今は、シマアジ以外が釣り堀で釣れるため、海や川で釣りをする人間は、殆ど居ない。
ましてや、最初の川など。
「師匠、なんで川で釣ってるんですか?」
ヨンペイは、ただ一人、川で糸を垂らしてるタイマーに声を掛けた。
「まあ、色々あって・・・。」
この日も、ギルドルームでの釣り4時間は終了していた。
「ギルドルームでは、釣ってるんですよね?」
「釣ってるよ?」
「それにしては、最長記録ばかり更新されてますが、もしかしてまだ、頑丈な物干し竿を使ってないとか?」
「使ってないけど。」
「やっぱり・・・。」
「あれで何か釣れた?」
タイマーには、自分が人より先に釣ってやろうという欲は皆無だった。
「何も釣れませんよ。今、頑丈な物干し竿を使ってる人間は、少なくなりました。」
「え?なんで?」
「2週間、あれで釣りして、誰1人として当たりすらないんですよ。自分も本当なら投げ出したいくらいですが・・・。」
「あらら・・・。」
「ということで、師匠も頑丈な物干し竿で釣ってもらえませんか?」
「うーん・・・。実は問題があってね。」
「問題?」
「最初の一週間、ずっとギルドルームに籠ってたら、運営からメールがあってね。」
本当は直電だったが、当たり障りが無いようにメールということにした。
「メールですか?」
「今後、一日4時間以上ギルドルームで釣りをしたら、制限をかけるってね。」
「4時間もあれば十分ですよね?」
普通の社会人なら誰もがそう思う。
「俺のせいで制限ついたら、他の人に迷惑かかるだろ?」
「今までも、師匠のせいで制限ついてますが、誰も迷惑こうむってないですよ?」
タイマーの釣りする時間が異常すぎるだけだった。
「・・・。」
「それに2時間経ったら、強制落ちくらいますし、うっかり4時間過ぎる事は、ないと思いますが?」
「そ、そうですね・・・。」
「ということで、師匠、明日からでもお願いできますか?」
最長記録全制覇は、まだ道半ばだった。
そもそも最長記録だけ狙うのなら、もう少し早く進んだのだが、タイマーは、最長記録を更新しても、また同じ魚種を狙った。

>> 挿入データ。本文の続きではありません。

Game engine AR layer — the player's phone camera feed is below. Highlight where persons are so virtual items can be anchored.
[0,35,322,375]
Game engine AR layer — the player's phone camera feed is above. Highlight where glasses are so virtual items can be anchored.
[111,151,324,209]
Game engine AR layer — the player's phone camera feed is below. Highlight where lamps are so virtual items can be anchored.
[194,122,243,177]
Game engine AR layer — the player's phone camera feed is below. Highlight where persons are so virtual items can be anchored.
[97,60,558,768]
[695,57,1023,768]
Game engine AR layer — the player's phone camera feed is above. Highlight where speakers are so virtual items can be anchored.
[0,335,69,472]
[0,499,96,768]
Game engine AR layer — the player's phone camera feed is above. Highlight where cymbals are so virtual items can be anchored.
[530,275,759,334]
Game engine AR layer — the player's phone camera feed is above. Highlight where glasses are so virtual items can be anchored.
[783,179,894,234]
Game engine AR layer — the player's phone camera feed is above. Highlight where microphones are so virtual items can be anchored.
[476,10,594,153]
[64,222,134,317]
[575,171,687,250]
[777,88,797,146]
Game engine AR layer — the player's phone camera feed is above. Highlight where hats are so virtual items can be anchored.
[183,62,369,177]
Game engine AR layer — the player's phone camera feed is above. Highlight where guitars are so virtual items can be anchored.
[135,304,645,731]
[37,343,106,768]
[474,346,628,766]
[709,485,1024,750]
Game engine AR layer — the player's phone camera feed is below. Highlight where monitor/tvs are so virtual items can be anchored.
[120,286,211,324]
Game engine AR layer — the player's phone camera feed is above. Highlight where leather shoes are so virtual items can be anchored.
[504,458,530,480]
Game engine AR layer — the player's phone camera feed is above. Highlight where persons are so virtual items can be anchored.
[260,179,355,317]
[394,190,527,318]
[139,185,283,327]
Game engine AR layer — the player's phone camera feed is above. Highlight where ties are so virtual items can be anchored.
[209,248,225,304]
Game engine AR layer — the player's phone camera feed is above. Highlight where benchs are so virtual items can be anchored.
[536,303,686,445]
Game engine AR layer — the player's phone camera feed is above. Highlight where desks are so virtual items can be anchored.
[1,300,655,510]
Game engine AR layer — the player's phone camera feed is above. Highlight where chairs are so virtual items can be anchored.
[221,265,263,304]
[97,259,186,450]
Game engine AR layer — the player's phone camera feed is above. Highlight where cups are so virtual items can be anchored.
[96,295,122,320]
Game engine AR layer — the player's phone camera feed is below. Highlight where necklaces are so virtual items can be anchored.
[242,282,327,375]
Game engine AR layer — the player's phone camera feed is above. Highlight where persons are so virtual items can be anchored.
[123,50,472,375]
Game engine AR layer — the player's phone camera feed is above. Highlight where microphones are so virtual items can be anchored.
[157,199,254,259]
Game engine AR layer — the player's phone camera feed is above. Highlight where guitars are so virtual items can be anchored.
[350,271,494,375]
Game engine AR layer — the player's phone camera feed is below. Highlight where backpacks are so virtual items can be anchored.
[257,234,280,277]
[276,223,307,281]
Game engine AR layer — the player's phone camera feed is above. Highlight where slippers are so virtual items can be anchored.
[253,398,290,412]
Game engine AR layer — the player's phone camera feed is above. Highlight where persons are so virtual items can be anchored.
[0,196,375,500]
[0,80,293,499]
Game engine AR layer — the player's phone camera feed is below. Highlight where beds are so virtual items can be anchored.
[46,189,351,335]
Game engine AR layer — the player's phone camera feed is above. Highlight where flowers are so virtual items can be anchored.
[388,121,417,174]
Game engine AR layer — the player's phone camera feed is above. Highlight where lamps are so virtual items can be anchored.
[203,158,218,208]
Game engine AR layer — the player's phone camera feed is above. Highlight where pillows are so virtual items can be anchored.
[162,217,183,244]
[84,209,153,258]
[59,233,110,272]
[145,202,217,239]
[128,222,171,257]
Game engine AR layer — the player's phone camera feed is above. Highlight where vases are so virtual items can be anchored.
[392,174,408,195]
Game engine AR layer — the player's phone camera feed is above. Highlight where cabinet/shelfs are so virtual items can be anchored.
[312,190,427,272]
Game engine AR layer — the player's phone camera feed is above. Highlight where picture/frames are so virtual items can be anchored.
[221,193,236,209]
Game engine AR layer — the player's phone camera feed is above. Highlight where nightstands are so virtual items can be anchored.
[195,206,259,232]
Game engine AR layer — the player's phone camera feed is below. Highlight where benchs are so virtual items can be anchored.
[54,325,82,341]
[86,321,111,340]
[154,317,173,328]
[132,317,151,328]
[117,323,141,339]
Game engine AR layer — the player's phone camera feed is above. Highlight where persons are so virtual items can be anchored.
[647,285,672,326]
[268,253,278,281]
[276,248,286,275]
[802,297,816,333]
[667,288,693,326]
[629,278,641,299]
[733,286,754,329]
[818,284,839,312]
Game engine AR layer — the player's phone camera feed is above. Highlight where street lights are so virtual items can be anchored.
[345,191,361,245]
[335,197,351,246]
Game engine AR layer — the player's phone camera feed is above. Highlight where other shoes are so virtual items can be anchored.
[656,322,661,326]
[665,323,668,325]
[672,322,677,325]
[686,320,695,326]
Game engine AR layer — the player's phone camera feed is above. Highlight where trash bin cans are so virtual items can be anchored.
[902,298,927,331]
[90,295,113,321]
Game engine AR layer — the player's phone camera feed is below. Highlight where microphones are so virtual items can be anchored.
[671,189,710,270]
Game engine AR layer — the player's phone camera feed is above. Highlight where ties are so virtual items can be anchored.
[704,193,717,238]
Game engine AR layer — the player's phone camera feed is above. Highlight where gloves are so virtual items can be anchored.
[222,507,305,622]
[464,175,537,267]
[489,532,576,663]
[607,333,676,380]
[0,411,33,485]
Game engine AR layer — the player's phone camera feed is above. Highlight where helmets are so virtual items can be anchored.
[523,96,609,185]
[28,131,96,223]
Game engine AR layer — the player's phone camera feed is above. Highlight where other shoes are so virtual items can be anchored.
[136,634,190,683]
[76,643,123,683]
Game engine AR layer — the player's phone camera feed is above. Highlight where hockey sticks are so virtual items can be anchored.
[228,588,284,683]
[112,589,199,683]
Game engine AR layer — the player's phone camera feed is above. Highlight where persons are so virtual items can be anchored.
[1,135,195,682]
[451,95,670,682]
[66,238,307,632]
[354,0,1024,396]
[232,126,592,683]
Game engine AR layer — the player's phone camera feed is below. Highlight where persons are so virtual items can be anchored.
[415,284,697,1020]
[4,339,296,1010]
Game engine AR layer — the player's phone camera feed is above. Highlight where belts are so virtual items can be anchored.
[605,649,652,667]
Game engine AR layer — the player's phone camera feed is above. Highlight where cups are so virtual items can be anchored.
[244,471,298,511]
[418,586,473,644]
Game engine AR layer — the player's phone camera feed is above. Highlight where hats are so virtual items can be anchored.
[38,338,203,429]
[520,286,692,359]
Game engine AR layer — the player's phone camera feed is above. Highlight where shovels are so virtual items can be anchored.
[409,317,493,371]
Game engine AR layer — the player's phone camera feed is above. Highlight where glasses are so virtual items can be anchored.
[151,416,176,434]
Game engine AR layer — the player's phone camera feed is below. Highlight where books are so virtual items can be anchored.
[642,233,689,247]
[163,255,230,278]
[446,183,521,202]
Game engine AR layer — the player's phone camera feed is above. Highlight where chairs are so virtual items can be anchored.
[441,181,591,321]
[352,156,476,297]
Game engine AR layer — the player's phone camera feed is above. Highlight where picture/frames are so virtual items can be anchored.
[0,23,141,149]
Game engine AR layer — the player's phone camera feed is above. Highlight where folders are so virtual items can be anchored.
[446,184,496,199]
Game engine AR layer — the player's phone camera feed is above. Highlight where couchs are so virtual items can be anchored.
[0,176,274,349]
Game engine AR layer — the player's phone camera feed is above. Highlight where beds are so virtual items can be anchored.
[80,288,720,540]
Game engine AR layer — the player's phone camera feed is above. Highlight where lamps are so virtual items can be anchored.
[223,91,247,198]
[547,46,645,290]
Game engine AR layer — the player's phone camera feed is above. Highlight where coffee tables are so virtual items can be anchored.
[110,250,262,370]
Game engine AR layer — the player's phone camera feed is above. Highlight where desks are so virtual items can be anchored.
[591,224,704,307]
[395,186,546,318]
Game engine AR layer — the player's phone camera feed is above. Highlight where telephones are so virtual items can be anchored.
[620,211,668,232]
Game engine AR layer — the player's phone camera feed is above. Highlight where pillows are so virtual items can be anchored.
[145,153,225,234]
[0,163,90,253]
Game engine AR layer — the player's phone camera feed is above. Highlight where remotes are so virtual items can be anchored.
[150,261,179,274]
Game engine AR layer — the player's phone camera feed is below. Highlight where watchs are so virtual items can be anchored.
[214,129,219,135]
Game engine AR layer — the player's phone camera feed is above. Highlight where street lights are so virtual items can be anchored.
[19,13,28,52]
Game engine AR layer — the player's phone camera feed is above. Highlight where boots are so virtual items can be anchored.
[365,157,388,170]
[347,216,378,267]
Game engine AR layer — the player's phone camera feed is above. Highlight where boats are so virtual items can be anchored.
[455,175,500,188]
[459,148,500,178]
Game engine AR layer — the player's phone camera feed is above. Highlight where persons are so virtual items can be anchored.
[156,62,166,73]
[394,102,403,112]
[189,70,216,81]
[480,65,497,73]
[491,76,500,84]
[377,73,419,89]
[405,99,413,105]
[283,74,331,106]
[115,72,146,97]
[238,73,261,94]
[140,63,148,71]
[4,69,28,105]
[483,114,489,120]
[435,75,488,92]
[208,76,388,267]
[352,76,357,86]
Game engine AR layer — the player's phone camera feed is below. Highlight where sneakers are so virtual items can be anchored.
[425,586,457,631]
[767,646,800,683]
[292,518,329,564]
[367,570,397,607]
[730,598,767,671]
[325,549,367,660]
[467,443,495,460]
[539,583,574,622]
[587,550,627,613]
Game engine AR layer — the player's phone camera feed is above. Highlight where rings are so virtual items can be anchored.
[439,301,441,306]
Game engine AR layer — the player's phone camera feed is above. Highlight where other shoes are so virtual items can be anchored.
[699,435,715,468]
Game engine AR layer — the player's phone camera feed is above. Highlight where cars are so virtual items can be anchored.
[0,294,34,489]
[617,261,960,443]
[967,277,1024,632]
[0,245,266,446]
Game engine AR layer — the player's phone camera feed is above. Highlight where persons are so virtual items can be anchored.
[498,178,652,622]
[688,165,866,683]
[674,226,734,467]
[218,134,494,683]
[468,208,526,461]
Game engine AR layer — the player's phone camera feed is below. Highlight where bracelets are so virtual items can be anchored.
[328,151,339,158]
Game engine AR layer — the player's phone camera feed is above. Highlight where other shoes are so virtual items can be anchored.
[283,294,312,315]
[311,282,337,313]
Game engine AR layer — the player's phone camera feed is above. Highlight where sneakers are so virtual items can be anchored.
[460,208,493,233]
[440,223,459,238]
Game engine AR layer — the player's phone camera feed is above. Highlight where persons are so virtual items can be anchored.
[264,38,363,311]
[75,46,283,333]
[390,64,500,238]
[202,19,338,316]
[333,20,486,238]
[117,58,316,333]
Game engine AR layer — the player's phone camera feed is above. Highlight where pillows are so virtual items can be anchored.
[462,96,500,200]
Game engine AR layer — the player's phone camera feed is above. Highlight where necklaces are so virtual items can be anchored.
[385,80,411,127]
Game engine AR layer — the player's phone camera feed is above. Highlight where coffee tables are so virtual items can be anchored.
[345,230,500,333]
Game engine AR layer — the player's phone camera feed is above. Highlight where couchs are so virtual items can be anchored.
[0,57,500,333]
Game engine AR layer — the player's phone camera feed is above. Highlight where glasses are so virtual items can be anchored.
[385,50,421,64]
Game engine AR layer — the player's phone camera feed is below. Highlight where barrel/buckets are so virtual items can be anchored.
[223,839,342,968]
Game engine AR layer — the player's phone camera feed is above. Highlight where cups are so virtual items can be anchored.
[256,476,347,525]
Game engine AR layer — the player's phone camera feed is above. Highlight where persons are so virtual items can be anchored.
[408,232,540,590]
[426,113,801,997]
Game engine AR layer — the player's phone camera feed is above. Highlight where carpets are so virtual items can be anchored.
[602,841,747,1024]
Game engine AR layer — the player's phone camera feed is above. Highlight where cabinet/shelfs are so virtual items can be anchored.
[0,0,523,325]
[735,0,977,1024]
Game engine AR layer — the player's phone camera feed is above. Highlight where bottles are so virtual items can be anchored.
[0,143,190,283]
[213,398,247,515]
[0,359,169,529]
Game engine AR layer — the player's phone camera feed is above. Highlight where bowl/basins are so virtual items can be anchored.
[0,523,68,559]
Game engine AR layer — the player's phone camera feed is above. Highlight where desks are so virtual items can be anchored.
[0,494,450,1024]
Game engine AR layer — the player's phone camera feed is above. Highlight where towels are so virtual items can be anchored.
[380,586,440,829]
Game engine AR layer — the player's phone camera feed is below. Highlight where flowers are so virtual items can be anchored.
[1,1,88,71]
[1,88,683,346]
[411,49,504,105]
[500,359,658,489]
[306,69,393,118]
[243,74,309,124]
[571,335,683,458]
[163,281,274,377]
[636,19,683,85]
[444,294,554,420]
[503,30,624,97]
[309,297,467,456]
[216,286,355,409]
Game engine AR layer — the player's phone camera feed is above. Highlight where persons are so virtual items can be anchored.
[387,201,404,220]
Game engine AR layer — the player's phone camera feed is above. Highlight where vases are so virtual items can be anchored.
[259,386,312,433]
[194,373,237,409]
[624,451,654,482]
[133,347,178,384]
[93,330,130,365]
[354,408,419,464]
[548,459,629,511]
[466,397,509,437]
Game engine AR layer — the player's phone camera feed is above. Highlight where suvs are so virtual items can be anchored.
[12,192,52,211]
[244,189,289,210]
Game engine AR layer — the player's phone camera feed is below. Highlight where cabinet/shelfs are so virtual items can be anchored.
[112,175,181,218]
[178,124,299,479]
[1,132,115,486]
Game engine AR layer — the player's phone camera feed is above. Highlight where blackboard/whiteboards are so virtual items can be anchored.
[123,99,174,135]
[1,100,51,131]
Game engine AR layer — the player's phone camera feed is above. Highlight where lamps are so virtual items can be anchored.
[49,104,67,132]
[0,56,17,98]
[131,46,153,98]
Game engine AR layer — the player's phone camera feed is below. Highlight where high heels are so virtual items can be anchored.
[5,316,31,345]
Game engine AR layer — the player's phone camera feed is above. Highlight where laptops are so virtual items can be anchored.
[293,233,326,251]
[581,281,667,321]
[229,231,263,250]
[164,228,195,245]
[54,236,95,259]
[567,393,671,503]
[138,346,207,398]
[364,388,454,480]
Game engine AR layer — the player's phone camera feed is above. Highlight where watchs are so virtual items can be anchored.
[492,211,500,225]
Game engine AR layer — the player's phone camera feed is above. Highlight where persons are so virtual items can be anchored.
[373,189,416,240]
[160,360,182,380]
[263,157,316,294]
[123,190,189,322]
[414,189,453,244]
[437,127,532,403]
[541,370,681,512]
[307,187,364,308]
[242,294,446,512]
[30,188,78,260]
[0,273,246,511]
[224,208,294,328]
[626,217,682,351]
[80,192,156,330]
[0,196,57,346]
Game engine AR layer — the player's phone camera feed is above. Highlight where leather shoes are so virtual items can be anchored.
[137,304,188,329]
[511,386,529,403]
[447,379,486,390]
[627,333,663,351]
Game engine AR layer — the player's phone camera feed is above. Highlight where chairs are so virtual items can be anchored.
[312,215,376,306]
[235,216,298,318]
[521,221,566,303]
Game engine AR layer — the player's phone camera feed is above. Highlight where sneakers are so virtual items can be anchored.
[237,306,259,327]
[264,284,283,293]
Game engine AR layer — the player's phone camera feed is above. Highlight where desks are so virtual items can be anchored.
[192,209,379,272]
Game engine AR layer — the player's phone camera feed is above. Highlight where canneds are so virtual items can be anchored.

自分が、納得するサイズが釣れるまで、ひたすら同じ魚を・・・。
「わ、わかった。明日から頑張るよ。」
タイマーは、渋々了承した。
【最長記録は、川で頑張るか・・・。】
次の日、タイマーは頑丈な物干し竿と金の練り玉を購入しギルドルームに座した。
「さて、どういった物なのかな。」
まずは第一投。
おおざっぱに層を探ろうと試みたが。
「なんだ、これ・・・。」
黄金の練り玉は、あれよあれよと底についてしまった。
どうやら底で釣る物らしい。
仕方なく、タイマーは、テンションを張ったまま、当たりを待った。
竿の感触からして、とても竿あたりが取れるような品物では、なかった。
さすが物干し竿という名前だけある。
そして、
2時間後、強制落ちをくらった。
15分の間、洗濯したり、掃除したり時間を潰す。
再び、ギルドルームへ!
テンションを張らない事には、当たりが取れそうにないので、再び、テンションを張って待った。
待つこと2時間、再び強制落ち。
「うーん・・・。」
最初の一週間で、普通の釣りをしてた事をタイマーは後悔した。
「時間が足りなさすぎる。」
通常、釣り人には大きくわけて2種類のタイプがある。
釣れない場所でも、じっと待つ人と見切りをつけて場所チェンジする人。
どっちがいいというわけでもない。
特に青物系と呼ばれる回遊魚は、魚の方もあちこちに移動しているので、どっちのタイプでも釣れる時は釣れる。
タイマーは、どちらかというと前者のタイプで、待つことは苦ではない。